Baby Brains
New insights into how baby brains grow show that parents can have a profound effect on how smart their child later becomes. The brain grows more during infancy than at any other time, doubling its volume and reaching approximately 60% of its adult size by year one! As the brain grows, nerve cells, (called neurons) proliferate, resembling miles of tangled electrical wire. The infant is born with much of this wiring unconnected. During the first year, these neurons grow larger, learn to work better, and connect with each other to make circuits, which enable baby to think and do more things.
How the Brain Circuits Work
The tip of each neuron resemble finger-like feelers attempting to make connections with other nerves. During development two important improvements are made on the growing infant’s nervous system.
- The number of connections between neurons increases
- Each neuron acquires a coating called myelin, which helps the message move faster and insulates the nerves, preventing short circuits.
This new and exciting field is called neurobiology, which in essence tells us that the more connections the nerve cells make, the smarter the child’s brain.
Smart Tip: Smart from the start parenting is basically helping the infant’s developing brain make the right connections.
Make a Difference in Your Baby’s Brain Development
During the last decade, exciting new research has given parents and infant-care professionals a deeper understanding of how a baby’s brain develops. Baby brain growth used to be viewed as a sort of a developmental elevator. At each floor the door automatically opens and a new skill gets on. Given a reasonable amount of nurturing, healthcare, and adequate nutrition, the brain grows, and babies would graduate from one developmental stage to another at a pace determined both by nature (inherited genes) and nurture (parenting practices and learning stimuli). The interplay between nature and nurture determines how a baby’s brain develops.
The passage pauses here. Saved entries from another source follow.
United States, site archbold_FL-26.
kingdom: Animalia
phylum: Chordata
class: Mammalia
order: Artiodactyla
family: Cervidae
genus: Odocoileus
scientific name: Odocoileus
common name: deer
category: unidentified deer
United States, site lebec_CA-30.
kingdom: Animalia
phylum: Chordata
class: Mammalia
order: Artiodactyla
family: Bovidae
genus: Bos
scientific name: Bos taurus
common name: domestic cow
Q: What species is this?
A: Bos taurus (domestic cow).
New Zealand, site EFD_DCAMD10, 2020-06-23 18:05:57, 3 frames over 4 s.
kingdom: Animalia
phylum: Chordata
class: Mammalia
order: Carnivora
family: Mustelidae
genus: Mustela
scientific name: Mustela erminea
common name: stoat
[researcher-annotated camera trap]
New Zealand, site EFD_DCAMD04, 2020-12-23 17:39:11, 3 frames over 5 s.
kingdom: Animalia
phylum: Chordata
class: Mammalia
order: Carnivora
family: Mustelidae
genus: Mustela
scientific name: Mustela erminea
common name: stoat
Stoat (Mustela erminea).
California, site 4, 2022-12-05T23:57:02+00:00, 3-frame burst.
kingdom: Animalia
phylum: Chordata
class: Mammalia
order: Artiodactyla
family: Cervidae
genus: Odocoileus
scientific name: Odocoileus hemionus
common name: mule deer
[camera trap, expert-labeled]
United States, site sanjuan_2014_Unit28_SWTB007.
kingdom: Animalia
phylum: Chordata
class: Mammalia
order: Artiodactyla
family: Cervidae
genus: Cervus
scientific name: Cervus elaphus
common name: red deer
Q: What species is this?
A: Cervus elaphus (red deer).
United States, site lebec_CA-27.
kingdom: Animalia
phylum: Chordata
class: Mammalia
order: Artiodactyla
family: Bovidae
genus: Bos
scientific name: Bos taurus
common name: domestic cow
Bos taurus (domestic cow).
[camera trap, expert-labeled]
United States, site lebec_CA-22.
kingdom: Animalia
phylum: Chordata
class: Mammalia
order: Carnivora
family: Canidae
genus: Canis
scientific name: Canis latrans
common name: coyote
This simplistic view of baby brain growth is partially true, but there’s more. While it is true that each baby’s potential is partially determined by genetics, how close the infant comes to reaching her potential is greatly determined by the responsiveness and nurturing of her caregiving environment.
In terms of the elevator analogy, the baby reaches each developmental floor already equipped with certain competencies. How these competencies flower into skills depends upon the interaction with the caregiving environment a baby finds on that floor. If the interaction is responsive and enriching, the baby gets back on the elevator with more skills and the ride up to the next floor is much smoother. Because baby reaches the next floor with more skills, the interaction on the next level of development is even more rewarding.
As a result of environmental input, these nerves grow and make better connections. For example, the infant sees his mother or father’s face. The nerves of the eyes transmit the image of the face to the area of the brain that processes visual information and the infant stores the image of this face. Repeatedly seeing the face stimulates the infant to want to react. Eventually, the stimulus of a parent’s face causes the visual area of the brain to send a message to the motor area, which controls the infant’s facial muscles. The result is the adoring smile. With continued neurological development, connections are made with other motor areas, so eventually the baby can reach out and touch his mother and father’s face with his hands.
The moral of this neurological story: The more the infant has organized interaction with his environment, the more neurological connections he is able to develop!